--- START OF DATA SECTION ---

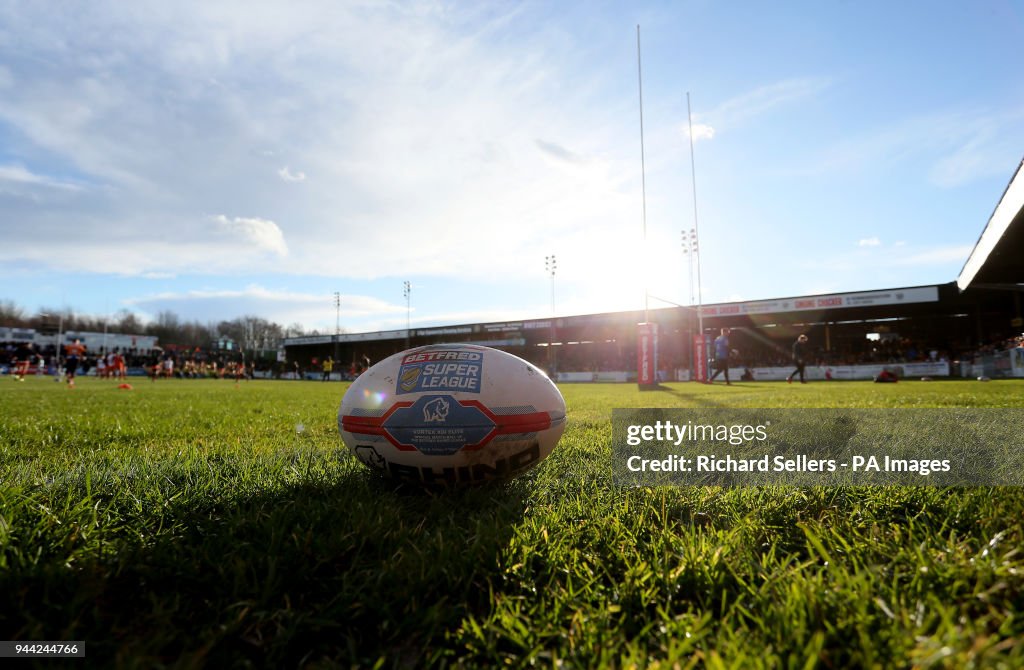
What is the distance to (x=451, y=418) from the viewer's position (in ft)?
8.52

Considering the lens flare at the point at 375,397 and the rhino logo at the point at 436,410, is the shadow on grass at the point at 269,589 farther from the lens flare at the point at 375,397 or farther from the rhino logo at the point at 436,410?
the lens flare at the point at 375,397

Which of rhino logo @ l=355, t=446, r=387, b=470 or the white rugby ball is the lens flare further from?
rhino logo @ l=355, t=446, r=387, b=470

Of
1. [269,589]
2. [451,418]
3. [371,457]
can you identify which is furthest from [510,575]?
[371,457]

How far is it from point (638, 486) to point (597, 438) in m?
1.71

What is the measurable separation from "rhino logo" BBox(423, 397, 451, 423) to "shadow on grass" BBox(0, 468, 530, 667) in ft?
1.74

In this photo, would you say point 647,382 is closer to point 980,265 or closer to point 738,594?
point 980,265

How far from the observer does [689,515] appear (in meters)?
2.33

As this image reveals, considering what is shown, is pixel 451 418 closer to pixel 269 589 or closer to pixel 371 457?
pixel 371 457

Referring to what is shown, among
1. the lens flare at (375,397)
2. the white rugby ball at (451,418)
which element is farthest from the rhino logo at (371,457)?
the lens flare at (375,397)

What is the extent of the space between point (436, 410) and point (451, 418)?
0.09 meters

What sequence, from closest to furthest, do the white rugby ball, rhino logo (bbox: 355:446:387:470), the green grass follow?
the green grass, the white rugby ball, rhino logo (bbox: 355:446:387:470)

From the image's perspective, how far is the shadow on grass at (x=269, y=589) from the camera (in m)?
1.37

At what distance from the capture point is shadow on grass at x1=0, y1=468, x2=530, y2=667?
1.37 m

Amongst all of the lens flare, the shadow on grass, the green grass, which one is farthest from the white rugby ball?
the shadow on grass
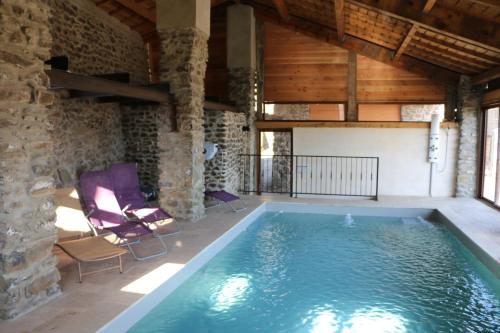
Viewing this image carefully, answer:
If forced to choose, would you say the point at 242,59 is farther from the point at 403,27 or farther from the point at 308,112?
the point at 308,112

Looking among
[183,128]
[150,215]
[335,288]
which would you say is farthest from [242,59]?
[335,288]

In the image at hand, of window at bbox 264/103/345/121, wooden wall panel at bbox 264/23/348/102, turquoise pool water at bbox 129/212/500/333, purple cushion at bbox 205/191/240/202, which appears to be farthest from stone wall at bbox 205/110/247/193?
window at bbox 264/103/345/121

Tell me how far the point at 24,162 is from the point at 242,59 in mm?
7366

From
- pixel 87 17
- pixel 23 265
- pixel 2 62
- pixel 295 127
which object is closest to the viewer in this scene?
pixel 2 62

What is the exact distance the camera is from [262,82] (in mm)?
10555

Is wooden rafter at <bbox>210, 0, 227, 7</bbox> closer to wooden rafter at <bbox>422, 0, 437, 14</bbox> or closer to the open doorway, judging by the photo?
the open doorway

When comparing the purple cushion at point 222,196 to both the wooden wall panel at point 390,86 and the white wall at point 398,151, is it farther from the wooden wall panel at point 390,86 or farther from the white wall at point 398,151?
the wooden wall panel at point 390,86

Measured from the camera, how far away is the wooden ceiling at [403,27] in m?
5.60

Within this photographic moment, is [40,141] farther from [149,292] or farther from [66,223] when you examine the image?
[66,223]

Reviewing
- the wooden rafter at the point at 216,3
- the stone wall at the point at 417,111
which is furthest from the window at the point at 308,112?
the wooden rafter at the point at 216,3

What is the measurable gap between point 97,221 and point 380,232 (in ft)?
15.2

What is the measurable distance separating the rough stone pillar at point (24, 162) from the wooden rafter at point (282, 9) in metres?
5.96

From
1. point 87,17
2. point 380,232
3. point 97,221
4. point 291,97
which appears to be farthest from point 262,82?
point 97,221

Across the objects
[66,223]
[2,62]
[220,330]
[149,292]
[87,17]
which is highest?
[87,17]
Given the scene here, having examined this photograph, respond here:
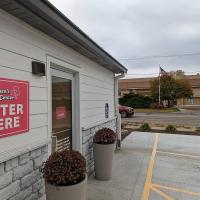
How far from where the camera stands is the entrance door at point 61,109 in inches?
204

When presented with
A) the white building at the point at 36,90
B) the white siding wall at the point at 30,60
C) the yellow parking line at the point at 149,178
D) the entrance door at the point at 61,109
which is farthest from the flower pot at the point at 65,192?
the yellow parking line at the point at 149,178

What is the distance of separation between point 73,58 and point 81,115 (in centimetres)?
134

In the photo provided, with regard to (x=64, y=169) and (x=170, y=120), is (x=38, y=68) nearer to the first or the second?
(x=64, y=169)

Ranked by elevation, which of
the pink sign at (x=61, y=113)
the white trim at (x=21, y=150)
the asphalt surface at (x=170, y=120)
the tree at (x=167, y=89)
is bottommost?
the asphalt surface at (x=170, y=120)

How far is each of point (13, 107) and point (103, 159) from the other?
3099 millimetres

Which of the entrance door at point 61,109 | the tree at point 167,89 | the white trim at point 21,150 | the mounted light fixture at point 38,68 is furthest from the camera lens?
the tree at point 167,89

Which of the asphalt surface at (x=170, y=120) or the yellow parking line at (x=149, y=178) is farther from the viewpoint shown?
the asphalt surface at (x=170, y=120)

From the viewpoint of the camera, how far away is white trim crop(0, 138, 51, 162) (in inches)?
133

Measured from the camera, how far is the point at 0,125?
3.40 metres

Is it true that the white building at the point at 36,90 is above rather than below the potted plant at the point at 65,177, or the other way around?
above

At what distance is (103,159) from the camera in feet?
20.4

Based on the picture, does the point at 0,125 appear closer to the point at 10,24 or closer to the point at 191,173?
the point at 10,24

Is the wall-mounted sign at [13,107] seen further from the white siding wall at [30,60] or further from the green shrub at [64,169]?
the green shrub at [64,169]

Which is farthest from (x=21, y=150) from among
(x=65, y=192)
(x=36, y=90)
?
(x=36, y=90)
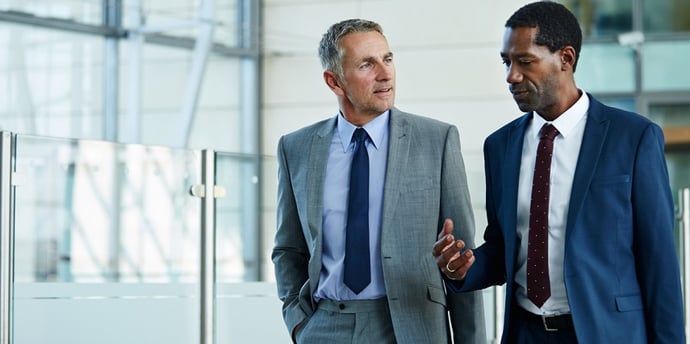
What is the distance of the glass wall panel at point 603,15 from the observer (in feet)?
32.1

--- END OF DATA SECTION ---

GIVEN PROBLEM: Reproduce the entries from the line containing "Which is farthest from (x=21, y=150)" through the end of the entries, both ends included, swapping "farthest" for "furthest" and keeping everything else unchanged. Omit the pictures from your answer.

FULL ANSWER:
Which is furthest from (x=21, y=150) from among
(x=65, y=192)
(x=36, y=90)
?
(x=36, y=90)
What is the distance of the glass wall panel at point 603,15 from the observer (in feet)?
32.1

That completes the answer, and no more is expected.